Shean Ryan C, Greninger Alexander L
Department of Laboratory Medicine, University of Washington, 1616 Eastlake Avenue East, Suite 320, Seattle, WA 98102, USA.
Vaccine and Infectious Disease Division, Fred Hutchinson Cancer Research Center, 1100 Eastlake Avenue East, Seattle, WA 98102, USA.
Virus Evol. 2018 Feb 27;4(1):vey005. doi: 10.1093/ve/vey005. eCollection 2018 Jan.
Infectious pathogens are known for their rapid evolutionary rates with new mutations arising over days to weeks. The ability to rapidly recover whole genome sequences and analyze the spread and evolution of pathogens using genetic information and pathogen collection dates has lead to interest in real-time tracking of infectious transmission and outbreaks. However, the level of temporal resolution afforded by these analyses may conflict with definitions of what constitutes protected health information (PHI) and privacy requirements for de-identification for publication and public sharing of research data and metadata. In the United States, dates and locations associated with patient care that provide greater resolution than year or the first three digits of the zip code are generally considered patient identifiers. Admission and discharge dates are specifically named as identifiers in Department of Health and Human Services guidance. To understand the degree to which one can impute admission dates from specimen collection dates, we examined sample collection dates and patient admission dates associated with more than 270,000 unique microbiological results from the University of Washington Laboratory Medicine Department between 2010 and 2017. Across all positive microbiological tests, the sample collection date exactly matched the patient admission date in 68.8% of tests. Collection dates and admission dates were identical from emergency department and outpatient testing 86.7% and 96.5% of the time, respectively, with >99% of tests collected within 1 day from the patient admission date. Samples from female patients were significantly more likely to be collected closer to admission date that those from male patients. We show that PHI-associated dates such as admission date can confidently be imputed from deposited collection date. We suggest that publicly depositing microbiological collection dates at greater resolution than the year may not meet routine Safe Harbor-based requirements for patient de-identification. We recommend the use of Expert Determination to determine PHI for a given study and/or direct patient consent if clinical laboratories or phylodynamic practitioners desire to make these data available.

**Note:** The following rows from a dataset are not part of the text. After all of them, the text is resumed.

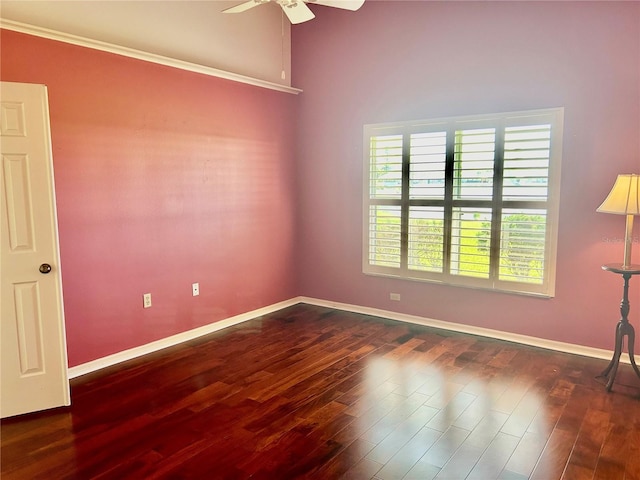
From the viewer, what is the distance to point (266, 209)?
201 inches

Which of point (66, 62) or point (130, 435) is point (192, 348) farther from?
point (66, 62)

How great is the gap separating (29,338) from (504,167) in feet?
13.1

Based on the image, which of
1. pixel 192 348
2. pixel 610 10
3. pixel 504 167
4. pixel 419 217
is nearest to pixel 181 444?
pixel 192 348

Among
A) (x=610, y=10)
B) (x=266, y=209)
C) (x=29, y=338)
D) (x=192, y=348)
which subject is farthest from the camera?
(x=266, y=209)

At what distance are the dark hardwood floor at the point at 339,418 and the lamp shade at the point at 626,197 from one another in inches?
51.2

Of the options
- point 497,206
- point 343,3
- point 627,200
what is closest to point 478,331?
point 497,206

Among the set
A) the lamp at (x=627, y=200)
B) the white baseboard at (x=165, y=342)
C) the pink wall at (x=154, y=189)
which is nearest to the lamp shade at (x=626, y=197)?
the lamp at (x=627, y=200)

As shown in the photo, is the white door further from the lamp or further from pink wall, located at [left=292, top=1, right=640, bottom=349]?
the lamp

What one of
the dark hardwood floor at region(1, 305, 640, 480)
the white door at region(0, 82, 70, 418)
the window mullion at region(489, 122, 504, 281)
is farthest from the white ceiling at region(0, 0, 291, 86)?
the dark hardwood floor at region(1, 305, 640, 480)

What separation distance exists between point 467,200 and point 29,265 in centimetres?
364

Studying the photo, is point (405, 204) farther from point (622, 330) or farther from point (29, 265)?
point (29, 265)

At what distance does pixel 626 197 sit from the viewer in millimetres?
3178

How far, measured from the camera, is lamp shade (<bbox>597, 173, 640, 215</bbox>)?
3.14 metres

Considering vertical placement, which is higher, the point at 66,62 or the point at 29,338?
the point at 66,62
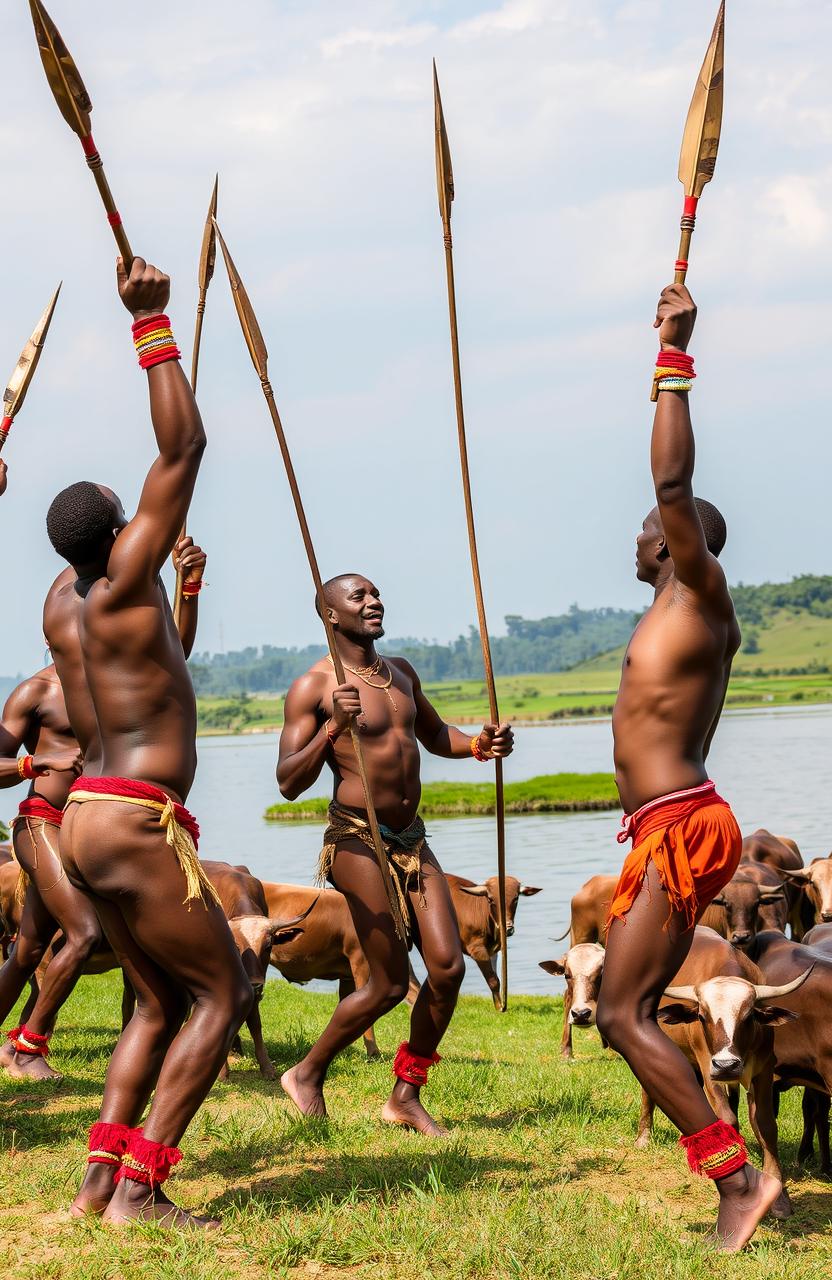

传染性病原体以其快速的进化速度而闻名,新的突变在数天到数周内就会出现。利用遗传信息和病原体采集日期快速恢复全基因组序列并分析病原体的传播和进化的能力,引发了人们对实时追踪传染病传播和疫情爆发的兴趣。然而,这些分析所提供的时间分辨率水平可能与受保护健康信息(PHI)的定义以及研究数据和元数据发布与公开共享的去识别隐私要求相冲突。在美国,与患者护理相关的日期和地点,如果其分辨率高于年份或邮政编码的前三位数字,通常被视为患者标识符。卫生与公众服务部的指南中特别将入院和出院日期列为标识符。为了了解从标本采集日期推算入院日期的程度,我们研究了2010年至2017年期间华盛顿大学实验室医学部超过270,000个独特微生物检测结果所关联的样本采集日期和患者入院日期。在所有阳性微生物检测中,样本采集日期与患者入院日期在68.8%的检测中完全匹配。急诊科和门诊检测的采集日期与入院日期分别在86.7%和96.5%的时间内相同,超过99%的检测在患者入院日期的1天内采集。女性患者的样本比男性患者的样本更有可能在接近入院日期时采集。我们表明,可以从存档的采集日期可靠地推算出与PHI相关的日期,如入院日期。我们建议,以高于年份的分辨率公开存档微生物采集日期可能不符合基于常规安全港的患者去识别要求。我们建议,如果临床实验室或系统发育动力学从业者希望提供这些数据,使用专家判定来确定特定研究的PHI和/或直接获得患者同意。